• AIM 1
In the commentary on Facebook's IPO, what reason does the black swan theory give for why scientific methods cannot compute the probability of consequential rare events?
• AIM 2
Return the passage of the commentary on Facebook's IPO starting with "Obama has to" and going on through "rationalized by hindsight.", copied without any changes.

• DOCUMENT SEGMENT
--------------------------------
If I’d been an investor looking at the IPO prospectus of Facebook, knowing that General Motors had pulled its advertising, claiming that the advertising didn’t work, I would have been suspicious of both Facebook and General Motors’ claim.

Although on the surface, Facebook seems pretty useless, there’s no denying its popularity.  That General Motors was advertising on Facebook – that GM, was in fact, Facebook’s biggest advertiser – is the real red flag, not whether its advertising was failing.  There, I’d want to hear from other companies.  General Motors itself was a failing company and is now, basically, a government entity.  I’d want to know why Obama – in the guise of General Motors – wants Facebook to fail?

Many Tea Parties and affiliated groups, including AgEnders, share their information over Facebook.  Facebook is the fastest, easiest way to share information the Administration doesn’t want you to know.  Pundits fear the power of Facebook to infringe upon the privacy of individual citizens, but it poses just as much of a danger to a totalitarian government like the Obama Administration.

Obama has to do something about all that information-sharing, and the best way to do so is to scare off other advertisers, using General Motors as the bait.  If such a large company would pull is advertising, it can’t be a good omen for Facebook’s future as an investment.

The Facebook Flop would be considered a “Black Swan Event,” a financial aberration that takes everyone by surprise but in hindsight, can be explained.  The Financial Crisis of 2008 was another.  Why anyone was surprised by that event is the real mystery.  9/11 was a non-financial Black Swan Event, of which we were repeatedly warned through Al-Qaeda’s press releases, but by which we were still horribly shocked (understandably).

The black swan theory is a metaphor that encapsulates the concept that an event is a surprise (to the observer) and has a major impact. After the fact, the event is rationalized by hindsight.

The theory was developed by Nassim Nicholas Taleb, a Lebanese-American essayist, to explain:

  1. The disproportionate role of high-impact, hard-to-predict, and rare events that are beyond the realm of normal expectations in history, science, finance, and technology.  The non-computability of the probability of the consequential rare events using scientific methods (owing to the very nature of small probabilities)
  2. The psychological biases that make people individually and collectively blind to uncertainty and unaware of the massive role of the rare event in historical affairs
According to Wikipedia, unlike the earlier philosophical “black swan problem,” the “black swan theory” refers only to unexpected events of large magnitude and consequence and their dominant role in history. Such events, considered extreme “outliers,” collectively play vastly larger roles than regular occurrences.
--------------------------------
• MATERIAL SUPPLIED
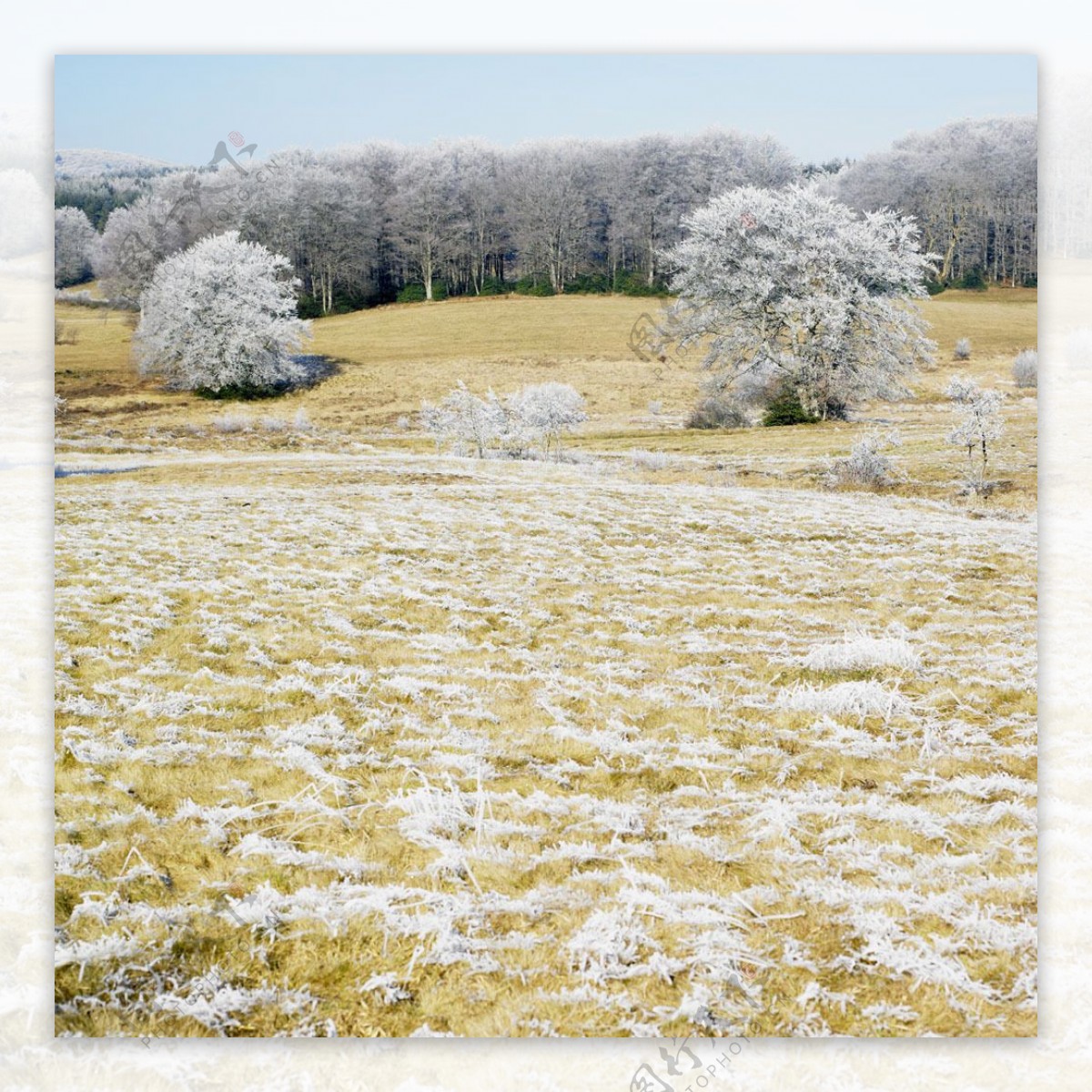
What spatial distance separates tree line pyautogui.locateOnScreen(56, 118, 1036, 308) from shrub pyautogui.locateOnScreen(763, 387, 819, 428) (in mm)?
1027

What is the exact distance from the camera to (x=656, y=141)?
5844mm

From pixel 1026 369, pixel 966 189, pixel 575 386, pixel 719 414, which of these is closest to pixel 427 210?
pixel 575 386

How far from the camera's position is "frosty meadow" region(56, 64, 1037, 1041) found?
165 inches

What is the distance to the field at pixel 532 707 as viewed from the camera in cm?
383

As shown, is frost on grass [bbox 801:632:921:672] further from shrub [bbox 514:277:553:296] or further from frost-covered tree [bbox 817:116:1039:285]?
shrub [bbox 514:277:553:296]

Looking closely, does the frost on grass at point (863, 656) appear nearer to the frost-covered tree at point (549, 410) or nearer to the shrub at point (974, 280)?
the frost-covered tree at point (549, 410)

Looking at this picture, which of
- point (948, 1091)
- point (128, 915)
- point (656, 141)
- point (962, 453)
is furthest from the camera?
point (962, 453)

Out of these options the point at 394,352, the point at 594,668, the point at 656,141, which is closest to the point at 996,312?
the point at 656,141

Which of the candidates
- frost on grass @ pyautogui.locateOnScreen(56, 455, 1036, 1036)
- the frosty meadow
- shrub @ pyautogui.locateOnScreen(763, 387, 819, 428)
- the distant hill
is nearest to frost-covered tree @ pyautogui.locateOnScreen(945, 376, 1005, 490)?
the frosty meadow

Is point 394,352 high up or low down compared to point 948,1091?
up

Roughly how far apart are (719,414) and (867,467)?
3.53 ft

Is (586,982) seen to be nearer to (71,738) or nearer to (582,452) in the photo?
(71,738)

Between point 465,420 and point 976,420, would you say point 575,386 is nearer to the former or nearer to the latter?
point 465,420

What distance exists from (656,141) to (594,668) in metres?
3.26
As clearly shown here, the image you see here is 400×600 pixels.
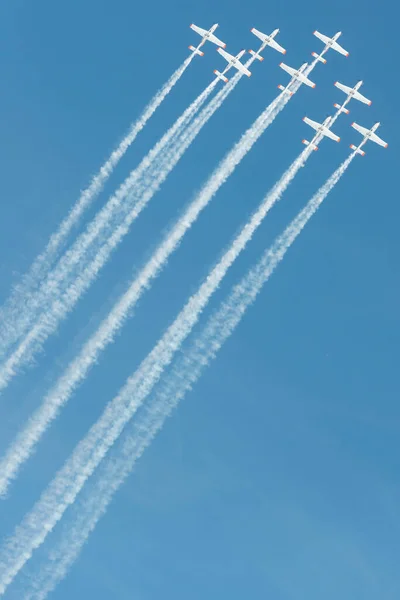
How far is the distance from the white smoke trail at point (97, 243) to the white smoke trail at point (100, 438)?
23.7ft

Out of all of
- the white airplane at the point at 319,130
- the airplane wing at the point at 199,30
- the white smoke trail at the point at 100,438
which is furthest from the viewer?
the airplane wing at the point at 199,30

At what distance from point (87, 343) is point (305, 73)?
2877 cm

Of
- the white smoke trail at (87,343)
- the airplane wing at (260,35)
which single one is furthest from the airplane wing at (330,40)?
the white smoke trail at (87,343)

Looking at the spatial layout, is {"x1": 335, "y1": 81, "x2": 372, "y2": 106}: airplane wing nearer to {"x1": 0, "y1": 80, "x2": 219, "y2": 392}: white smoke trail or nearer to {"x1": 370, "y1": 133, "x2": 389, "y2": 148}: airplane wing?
--------------------------------
• FULL OUTPUT 1
According to the commentary, scientific methods cannot compute the probability of consequential rare events because of the very nature of small probabilities.

• FULL OUTPUT 2
Obama has to do something about all that information-sharing, and the best way to do so is to scare off other advertisers, using General Motors as the bait.  If such a large company would pull is advertising, it can’t be a good omen for Facebook’s future as an investment.

The Facebook Flop would be considered a “Black Swan Event,” a financial aberration that takes everyone by surprise but in hindsight, can be explained.  The Financial Crisis of 2008 was another.  Why anyone was surprised by that event is the real mystery.  9/11 was a non-financial Black Swan Event, of which we were repeatedly warned through Al-Qaeda’s press releases, but by which we were still horribly shocked (understandably).

The black swan theory is a metaphor that encapsulates the concept that an event is a surprise (to the observer) and has a major impact. After the fact, the event is rationalized by hindsight.